-------- DATA PROVIDED --------
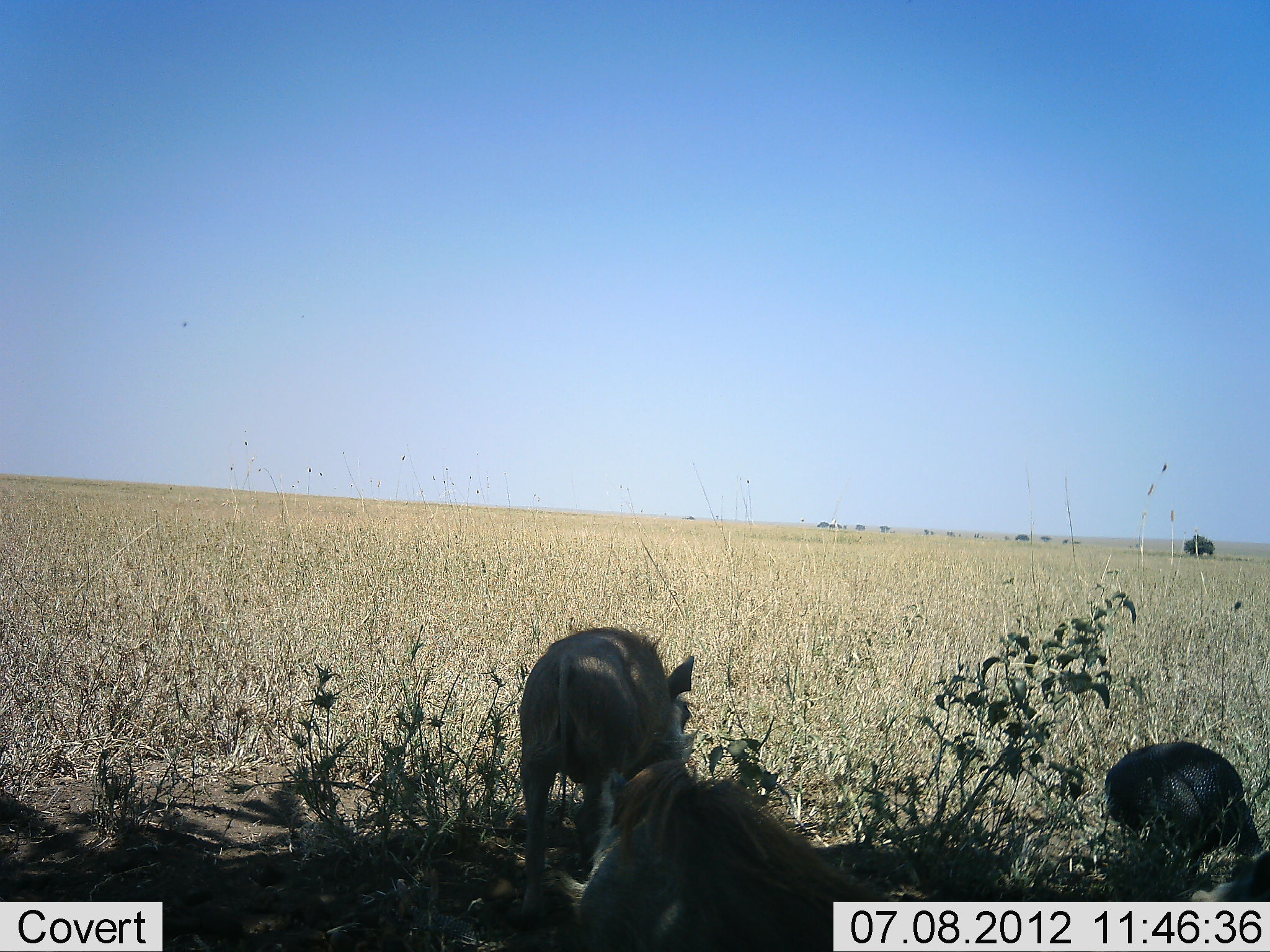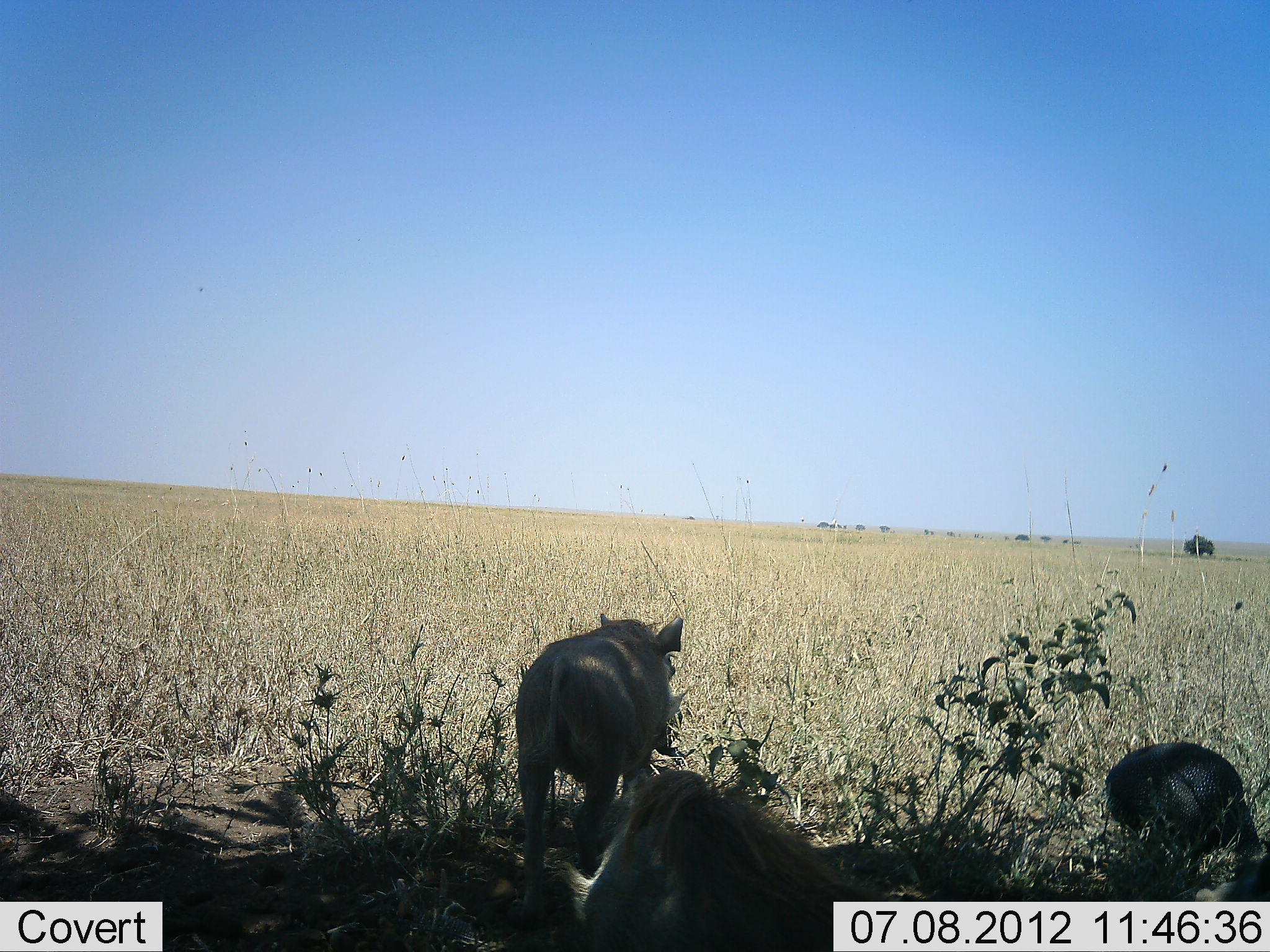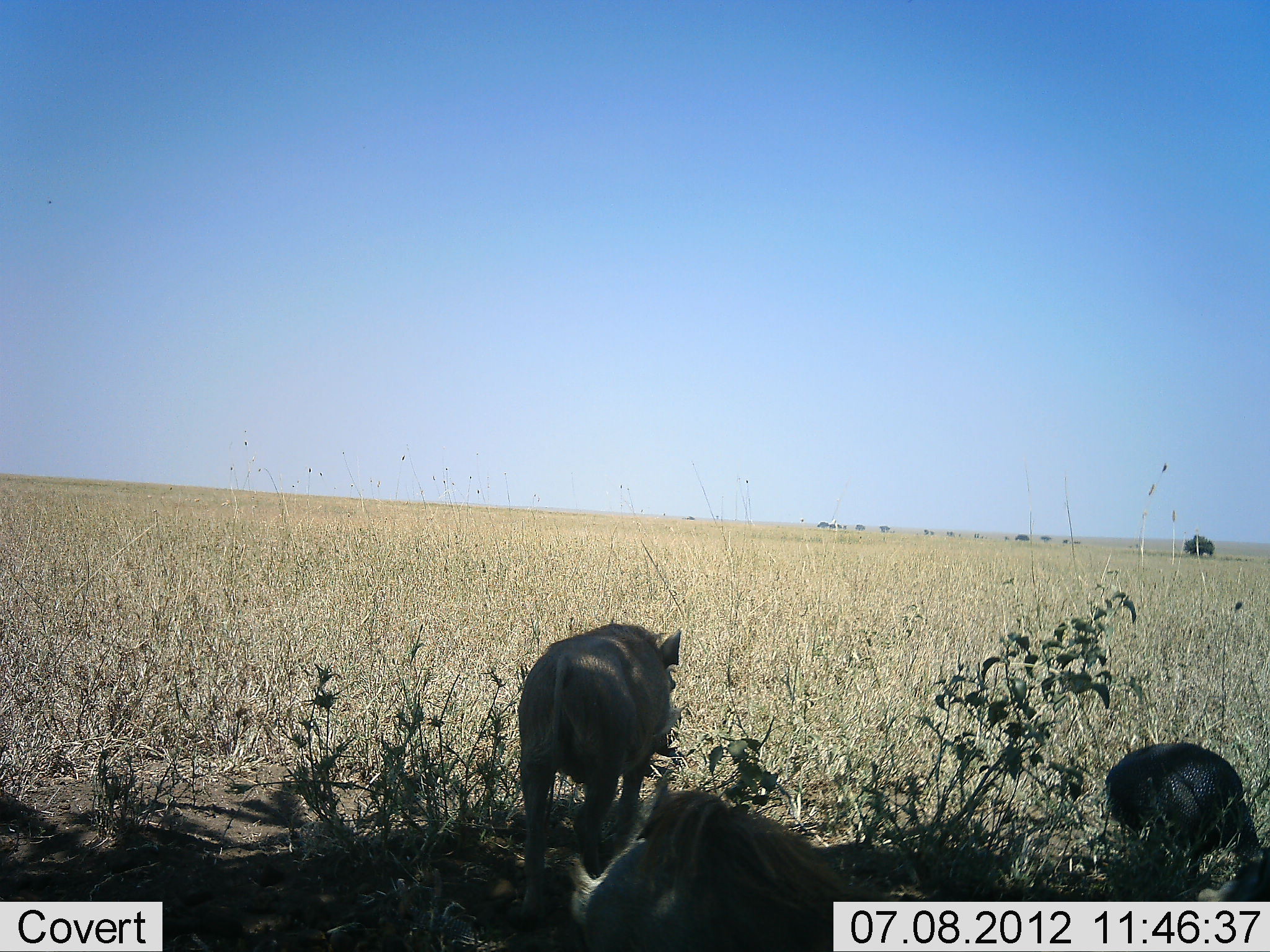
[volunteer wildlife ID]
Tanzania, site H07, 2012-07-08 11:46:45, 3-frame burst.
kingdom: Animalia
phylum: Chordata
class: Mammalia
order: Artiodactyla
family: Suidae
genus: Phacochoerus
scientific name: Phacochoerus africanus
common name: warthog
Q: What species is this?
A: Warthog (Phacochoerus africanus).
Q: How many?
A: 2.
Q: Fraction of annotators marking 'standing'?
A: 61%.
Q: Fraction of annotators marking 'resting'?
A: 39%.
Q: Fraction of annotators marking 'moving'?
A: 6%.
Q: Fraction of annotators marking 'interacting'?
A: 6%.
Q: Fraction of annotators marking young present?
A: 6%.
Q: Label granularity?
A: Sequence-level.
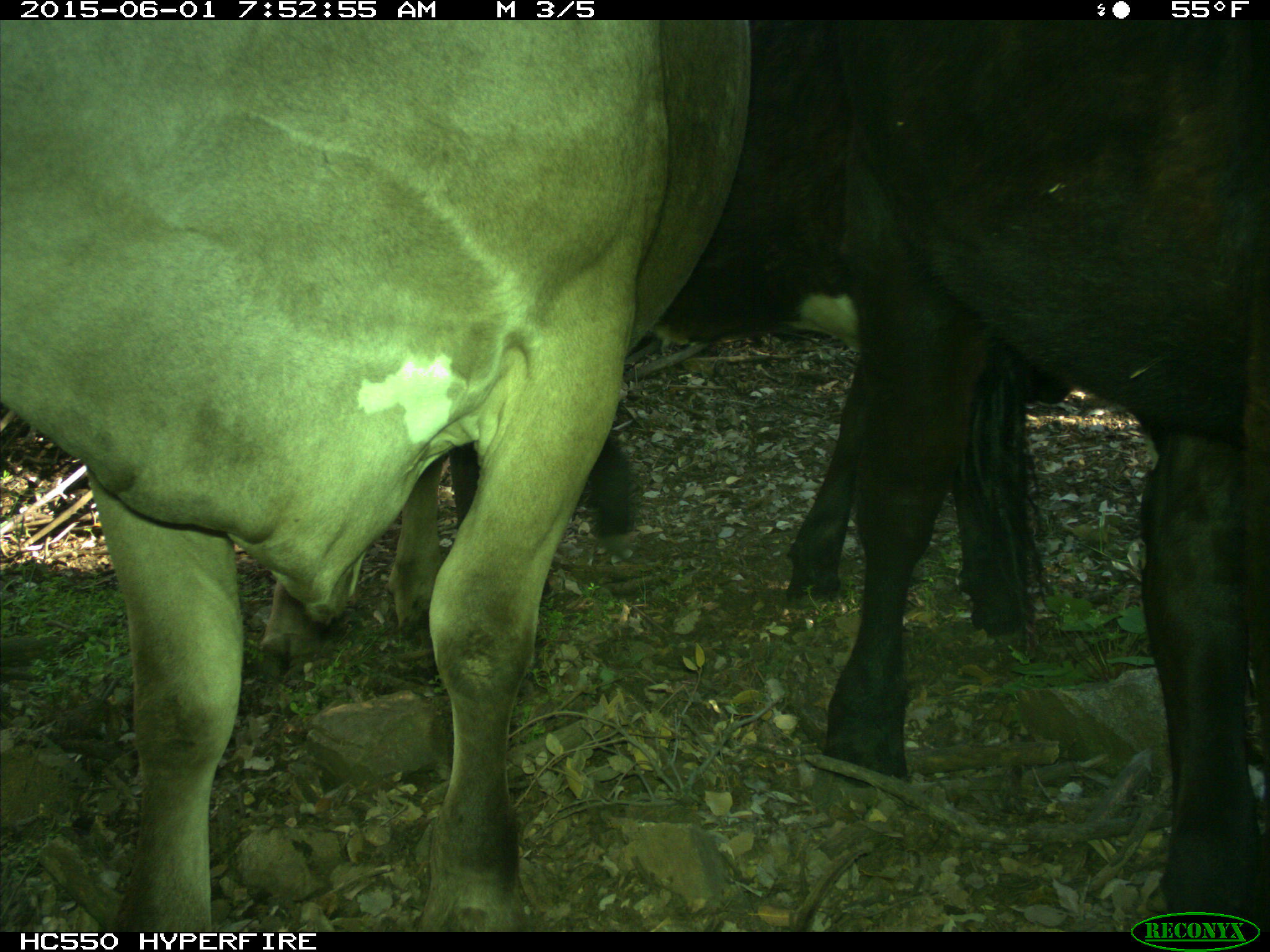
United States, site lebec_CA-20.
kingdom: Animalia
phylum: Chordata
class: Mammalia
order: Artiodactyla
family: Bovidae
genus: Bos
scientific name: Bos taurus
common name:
--------
WHAT YOU SHOULD DO:
Only the lines from the start of the records above through the line containing "Q: What species is this?" should be returned, exactly and with both ends, please; the pictures stay out.

WRITTEN SOLUTION:
[volunteer wildlife ID]
Tanzania, site H07, 2012-07-08 11:46:45, 3-frame burst.
kingdom: Animalia
phylum: Chordata
class: Mammalia
order: Artiodactyla
family: Suidae
genus: Phacochoerus
scientific name: Phacochoerus africanus
common name: warthog
Q: What species is this?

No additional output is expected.